3 comments

  • muzani 21 hours ago ago

    Quoting Paul Graham,

    John McPhee wrote that Bill Bradley's success as a basketball player was due partly to his extraordinary peripheral vision. "Perfect" eyesight means about 47 degrees of vertical peripheral vision. Bill Bradley had 70; he could see the basket when he was looking at the floor. Maybe great hackers have some similar inborn ability. (I cheat by using a very dense language, which shrinks the court.)
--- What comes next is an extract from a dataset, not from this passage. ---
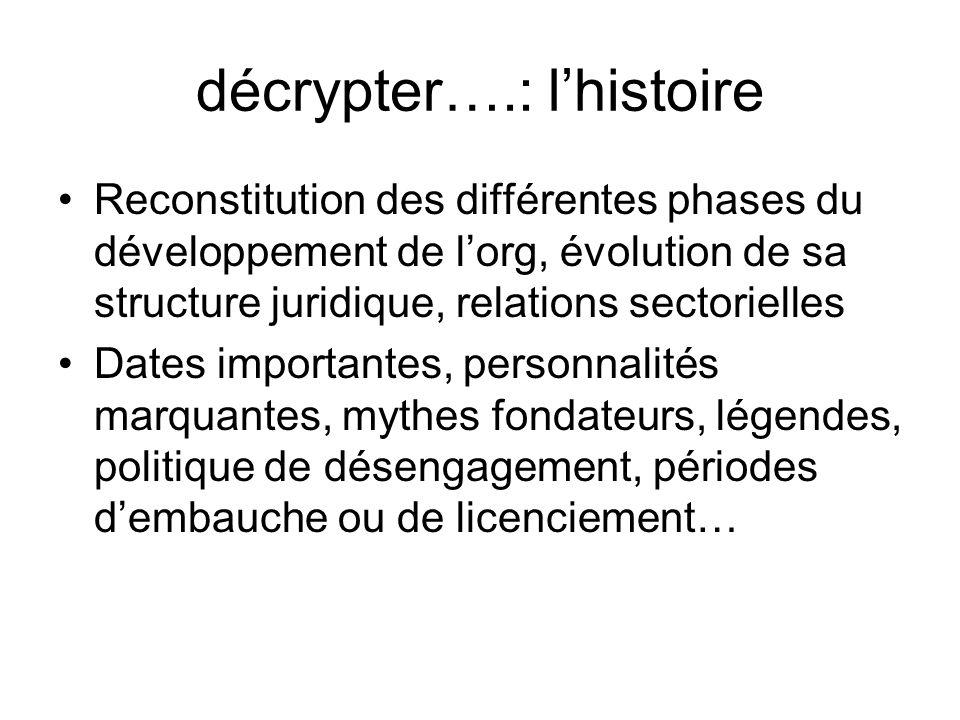 décrypter….: lhistoire Reconstitution des différentes phases du développement de lorg, évolution de sa structure juridique, relations sectorielles Dat
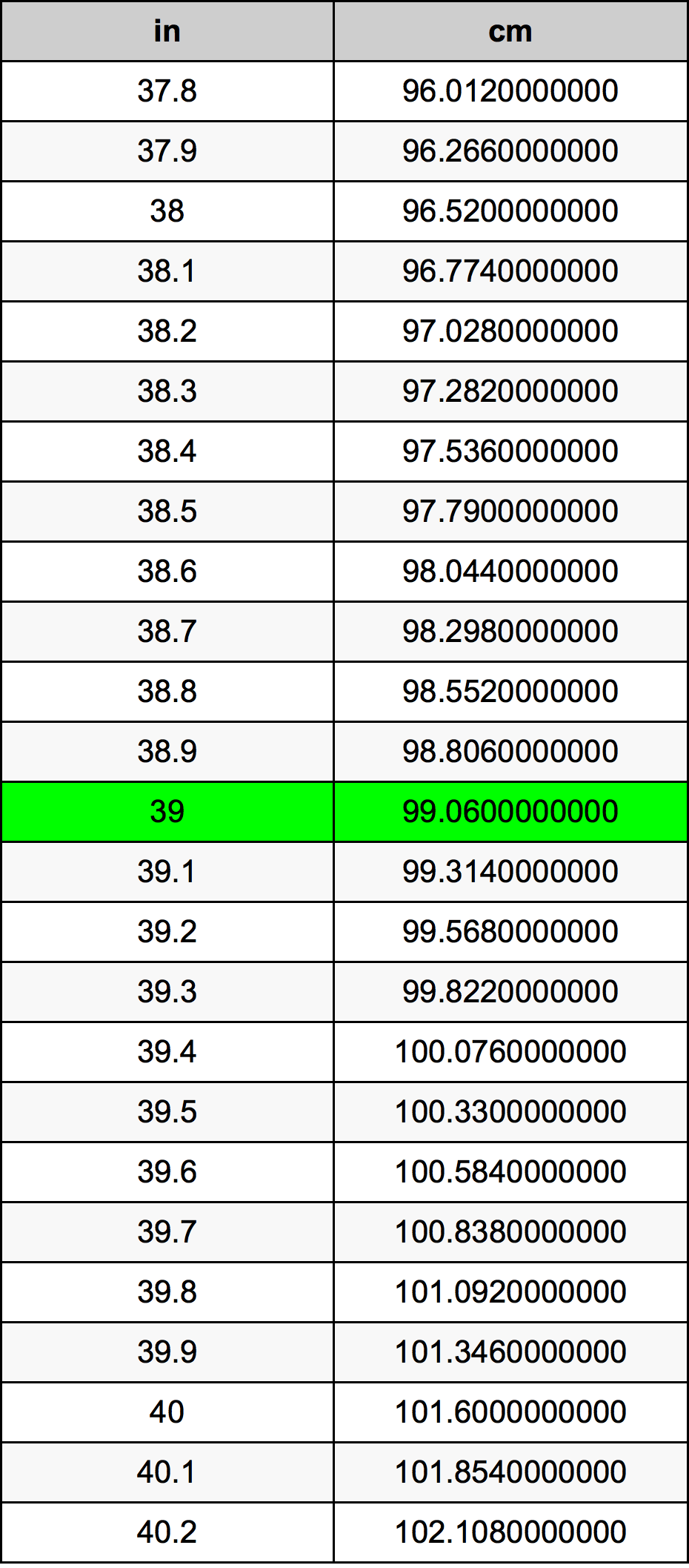 39 inches equal centimeters (39in = cm). Converting 39 in to cm is easy. Simply use our calculator above, or apply the formula to change the length 39 in to cm.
    https://paulgraham.com/gh.html

    It's doubly so with LLMs. You don't need as much clean code. Larger files. Make it easier to structure files for LLMs to navigate. Linting and tests that tells AI when it's making mistakes. AI doesn't always run the code, but something like Dart with hot reload, gives it much faster feedback.

  • lendacerda a day ago ago

    Yes you need good amounts of data for the LLM to learn the language. But after some point, the easyness of the language is more important. Python and Javascript (or TS) are kings

    Ideally, you dont wanna LLM to reason. You yourself should understand the problem and the better solution for it, and then the AI just executes on it

  • Bostonian a day ago ago

    I think you want a language where code that compiles is more likely to be correct code. Code that does not compile is only an annoyance, since it can't make its way into production.